begin

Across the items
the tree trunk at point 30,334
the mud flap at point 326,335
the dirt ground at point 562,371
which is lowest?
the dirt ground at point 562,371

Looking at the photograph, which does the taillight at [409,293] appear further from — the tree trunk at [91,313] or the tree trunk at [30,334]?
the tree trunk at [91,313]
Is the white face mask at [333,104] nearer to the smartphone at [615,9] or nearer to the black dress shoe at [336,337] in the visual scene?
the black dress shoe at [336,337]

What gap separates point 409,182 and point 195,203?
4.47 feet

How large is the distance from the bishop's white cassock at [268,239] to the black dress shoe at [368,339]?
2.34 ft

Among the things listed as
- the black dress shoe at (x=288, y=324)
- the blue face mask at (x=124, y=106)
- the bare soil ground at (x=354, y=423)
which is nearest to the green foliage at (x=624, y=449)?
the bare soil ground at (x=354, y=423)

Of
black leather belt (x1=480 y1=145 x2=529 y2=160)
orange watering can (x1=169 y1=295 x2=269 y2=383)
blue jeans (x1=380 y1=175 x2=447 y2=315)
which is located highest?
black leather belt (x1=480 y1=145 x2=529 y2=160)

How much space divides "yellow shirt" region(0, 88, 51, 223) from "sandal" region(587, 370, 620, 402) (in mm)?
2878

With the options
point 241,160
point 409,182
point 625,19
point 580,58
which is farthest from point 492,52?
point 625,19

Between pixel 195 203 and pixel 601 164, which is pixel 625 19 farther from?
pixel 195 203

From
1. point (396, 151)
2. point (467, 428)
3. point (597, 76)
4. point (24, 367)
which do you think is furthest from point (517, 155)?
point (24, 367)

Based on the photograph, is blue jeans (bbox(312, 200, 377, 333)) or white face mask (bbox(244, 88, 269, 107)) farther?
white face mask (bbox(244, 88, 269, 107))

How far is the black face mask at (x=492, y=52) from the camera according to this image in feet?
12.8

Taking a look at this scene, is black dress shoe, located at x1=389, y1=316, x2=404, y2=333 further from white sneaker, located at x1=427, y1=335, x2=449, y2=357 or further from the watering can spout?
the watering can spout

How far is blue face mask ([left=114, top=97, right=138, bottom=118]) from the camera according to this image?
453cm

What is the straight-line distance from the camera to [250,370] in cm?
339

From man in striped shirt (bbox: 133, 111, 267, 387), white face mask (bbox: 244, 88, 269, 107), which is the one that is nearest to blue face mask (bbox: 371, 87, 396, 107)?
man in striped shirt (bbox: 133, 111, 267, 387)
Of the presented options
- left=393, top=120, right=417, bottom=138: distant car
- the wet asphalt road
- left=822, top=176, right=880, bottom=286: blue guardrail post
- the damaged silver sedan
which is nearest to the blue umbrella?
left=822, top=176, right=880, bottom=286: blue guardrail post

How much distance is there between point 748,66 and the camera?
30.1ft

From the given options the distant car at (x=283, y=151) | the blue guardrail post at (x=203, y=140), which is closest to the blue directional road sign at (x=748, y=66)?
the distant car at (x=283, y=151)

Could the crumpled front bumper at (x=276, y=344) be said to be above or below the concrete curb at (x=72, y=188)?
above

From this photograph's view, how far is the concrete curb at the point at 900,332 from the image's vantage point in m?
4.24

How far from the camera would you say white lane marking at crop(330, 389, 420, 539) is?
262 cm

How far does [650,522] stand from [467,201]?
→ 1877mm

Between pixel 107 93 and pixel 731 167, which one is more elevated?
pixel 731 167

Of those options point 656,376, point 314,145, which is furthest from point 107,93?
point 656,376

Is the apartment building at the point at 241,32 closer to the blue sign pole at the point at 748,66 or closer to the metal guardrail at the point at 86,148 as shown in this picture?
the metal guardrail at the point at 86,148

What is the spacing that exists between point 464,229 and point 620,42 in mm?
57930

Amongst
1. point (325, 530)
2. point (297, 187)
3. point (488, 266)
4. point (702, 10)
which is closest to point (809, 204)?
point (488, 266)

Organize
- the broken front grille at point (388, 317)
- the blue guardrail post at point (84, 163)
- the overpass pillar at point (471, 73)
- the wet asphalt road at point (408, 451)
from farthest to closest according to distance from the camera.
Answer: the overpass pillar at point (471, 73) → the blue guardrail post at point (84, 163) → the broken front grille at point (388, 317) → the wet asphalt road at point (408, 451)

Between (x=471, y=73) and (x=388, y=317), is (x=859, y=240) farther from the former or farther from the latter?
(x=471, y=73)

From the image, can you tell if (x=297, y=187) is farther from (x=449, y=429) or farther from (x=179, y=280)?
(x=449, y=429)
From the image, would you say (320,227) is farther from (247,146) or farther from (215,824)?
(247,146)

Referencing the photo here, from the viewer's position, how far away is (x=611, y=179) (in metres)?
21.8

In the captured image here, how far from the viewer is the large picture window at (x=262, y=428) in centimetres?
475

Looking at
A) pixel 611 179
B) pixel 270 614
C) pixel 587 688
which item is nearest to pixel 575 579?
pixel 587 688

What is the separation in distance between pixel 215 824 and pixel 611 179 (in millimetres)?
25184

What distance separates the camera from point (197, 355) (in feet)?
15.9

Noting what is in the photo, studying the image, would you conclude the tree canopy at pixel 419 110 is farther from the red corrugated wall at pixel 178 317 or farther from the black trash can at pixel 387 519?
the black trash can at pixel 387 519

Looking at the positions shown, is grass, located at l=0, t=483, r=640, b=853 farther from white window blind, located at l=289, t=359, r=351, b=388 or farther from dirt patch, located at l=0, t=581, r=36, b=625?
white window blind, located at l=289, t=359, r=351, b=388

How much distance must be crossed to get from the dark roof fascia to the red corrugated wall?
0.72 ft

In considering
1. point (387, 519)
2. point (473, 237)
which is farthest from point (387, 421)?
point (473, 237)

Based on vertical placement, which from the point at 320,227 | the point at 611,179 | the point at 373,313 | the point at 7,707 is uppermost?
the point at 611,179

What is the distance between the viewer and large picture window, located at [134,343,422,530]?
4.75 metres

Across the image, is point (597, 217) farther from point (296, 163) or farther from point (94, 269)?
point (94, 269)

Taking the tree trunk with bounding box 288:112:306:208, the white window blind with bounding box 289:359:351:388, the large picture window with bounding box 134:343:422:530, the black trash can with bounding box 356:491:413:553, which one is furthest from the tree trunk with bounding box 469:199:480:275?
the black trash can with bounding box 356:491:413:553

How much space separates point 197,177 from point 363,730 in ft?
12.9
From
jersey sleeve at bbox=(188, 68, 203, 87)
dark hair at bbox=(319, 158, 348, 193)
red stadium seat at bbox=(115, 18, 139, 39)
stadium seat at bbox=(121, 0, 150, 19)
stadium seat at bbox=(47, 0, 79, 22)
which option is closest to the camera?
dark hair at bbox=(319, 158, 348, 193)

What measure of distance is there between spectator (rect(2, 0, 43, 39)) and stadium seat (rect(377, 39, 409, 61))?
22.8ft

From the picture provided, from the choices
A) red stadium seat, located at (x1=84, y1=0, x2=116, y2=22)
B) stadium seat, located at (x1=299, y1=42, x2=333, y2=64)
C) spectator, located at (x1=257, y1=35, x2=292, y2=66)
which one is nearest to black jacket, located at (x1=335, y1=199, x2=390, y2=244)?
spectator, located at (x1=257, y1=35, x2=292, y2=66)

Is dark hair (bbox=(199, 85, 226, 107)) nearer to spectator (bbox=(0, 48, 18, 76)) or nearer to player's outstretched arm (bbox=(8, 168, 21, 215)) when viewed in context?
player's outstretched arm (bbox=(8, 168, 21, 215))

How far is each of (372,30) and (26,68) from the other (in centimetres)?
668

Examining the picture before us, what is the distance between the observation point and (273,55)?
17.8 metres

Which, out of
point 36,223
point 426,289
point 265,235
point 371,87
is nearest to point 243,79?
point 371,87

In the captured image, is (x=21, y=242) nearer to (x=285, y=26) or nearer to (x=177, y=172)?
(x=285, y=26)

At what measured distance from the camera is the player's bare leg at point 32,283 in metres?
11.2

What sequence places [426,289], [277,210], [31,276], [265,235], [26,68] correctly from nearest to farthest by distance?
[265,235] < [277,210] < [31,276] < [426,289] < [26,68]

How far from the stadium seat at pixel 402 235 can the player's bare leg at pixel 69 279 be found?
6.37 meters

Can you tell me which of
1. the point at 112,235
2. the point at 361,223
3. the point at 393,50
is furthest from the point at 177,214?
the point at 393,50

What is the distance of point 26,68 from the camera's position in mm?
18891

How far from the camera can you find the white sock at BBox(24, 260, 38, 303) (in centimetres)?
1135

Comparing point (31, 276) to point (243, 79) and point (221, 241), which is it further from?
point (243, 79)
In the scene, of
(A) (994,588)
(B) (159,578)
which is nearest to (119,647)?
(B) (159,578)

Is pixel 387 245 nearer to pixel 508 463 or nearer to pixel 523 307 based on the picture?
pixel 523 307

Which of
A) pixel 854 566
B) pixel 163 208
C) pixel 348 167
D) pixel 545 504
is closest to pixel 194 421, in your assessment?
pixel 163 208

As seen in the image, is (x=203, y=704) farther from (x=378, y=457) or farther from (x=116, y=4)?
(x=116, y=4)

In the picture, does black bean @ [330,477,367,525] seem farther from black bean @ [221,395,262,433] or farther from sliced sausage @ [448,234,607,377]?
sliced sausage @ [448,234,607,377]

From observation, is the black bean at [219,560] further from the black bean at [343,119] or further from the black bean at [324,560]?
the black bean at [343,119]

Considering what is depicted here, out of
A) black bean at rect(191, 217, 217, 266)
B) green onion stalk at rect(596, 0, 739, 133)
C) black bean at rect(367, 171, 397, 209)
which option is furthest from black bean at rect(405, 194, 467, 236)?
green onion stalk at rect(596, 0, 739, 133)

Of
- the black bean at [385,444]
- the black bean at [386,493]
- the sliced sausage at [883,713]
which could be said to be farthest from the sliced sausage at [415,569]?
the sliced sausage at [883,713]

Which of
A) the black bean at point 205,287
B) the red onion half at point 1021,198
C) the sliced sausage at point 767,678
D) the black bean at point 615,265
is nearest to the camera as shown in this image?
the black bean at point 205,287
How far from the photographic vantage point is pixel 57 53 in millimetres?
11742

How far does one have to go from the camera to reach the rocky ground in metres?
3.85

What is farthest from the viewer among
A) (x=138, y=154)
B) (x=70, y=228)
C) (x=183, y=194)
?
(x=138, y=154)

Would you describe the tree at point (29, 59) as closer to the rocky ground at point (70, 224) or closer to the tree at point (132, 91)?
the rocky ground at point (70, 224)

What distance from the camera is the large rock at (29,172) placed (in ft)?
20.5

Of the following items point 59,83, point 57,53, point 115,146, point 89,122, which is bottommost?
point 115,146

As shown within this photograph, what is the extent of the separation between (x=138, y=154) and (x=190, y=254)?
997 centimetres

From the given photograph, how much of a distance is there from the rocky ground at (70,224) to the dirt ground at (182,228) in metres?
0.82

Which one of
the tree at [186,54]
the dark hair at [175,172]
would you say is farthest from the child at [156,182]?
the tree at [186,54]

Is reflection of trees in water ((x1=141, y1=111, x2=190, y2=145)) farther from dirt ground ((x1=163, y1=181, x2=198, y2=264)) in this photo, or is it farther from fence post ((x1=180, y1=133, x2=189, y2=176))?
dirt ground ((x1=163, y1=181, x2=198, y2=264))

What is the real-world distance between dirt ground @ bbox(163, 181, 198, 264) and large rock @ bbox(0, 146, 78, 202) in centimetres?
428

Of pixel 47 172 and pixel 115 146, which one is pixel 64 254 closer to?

end

Job: Exactly and exclusively, repeat the lines from the line that contains "How far does one" through the end of the records, both ends included.

Reply:
How far does one have to go from the camera to reach the rocky ground in metres?
3.85

What is farthest from the viewer among
A) (x=138, y=154)
B) (x=70, y=228)
C) (x=183, y=194)
?
(x=138, y=154)

Would you describe the tree at point (29, 59) as closer to the rocky ground at point (70, 224) or closer to the tree at point (132, 91)?
the rocky ground at point (70, 224)

What distance from the camera is the large rock at (29,172) placed (in ft)?
20.5

Of the following items point 59,83, point 57,53, point 115,146, point 89,122, which is bottommost?
point 115,146

As shown within this photograph, what is the extent of the separation between (x=138, y=154) and (x=190, y=254)?
997 centimetres

From the given photograph, how much of a distance is there from the rocky ground at (70,224) to the dirt ground at (182,228) in metres?
0.82

Which one of
the tree at [186,54]
the dark hair at [175,172]
would you say is farthest from the child at [156,182]?
the tree at [186,54]

Is reflection of trees in water ((x1=141, y1=111, x2=190, y2=145)) farther from dirt ground ((x1=163, y1=181, x2=198, y2=264)) in this photo, or is it farther from fence post ((x1=180, y1=133, x2=189, y2=176))?
dirt ground ((x1=163, y1=181, x2=198, y2=264))

What is the real-world distance between dirt ground @ bbox(163, 181, 198, 264) and large rock @ bbox(0, 146, 78, 202) in centimetres?
428

Of pixel 47 172 and pixel 115 146, which one is pixel 64 254 closer to?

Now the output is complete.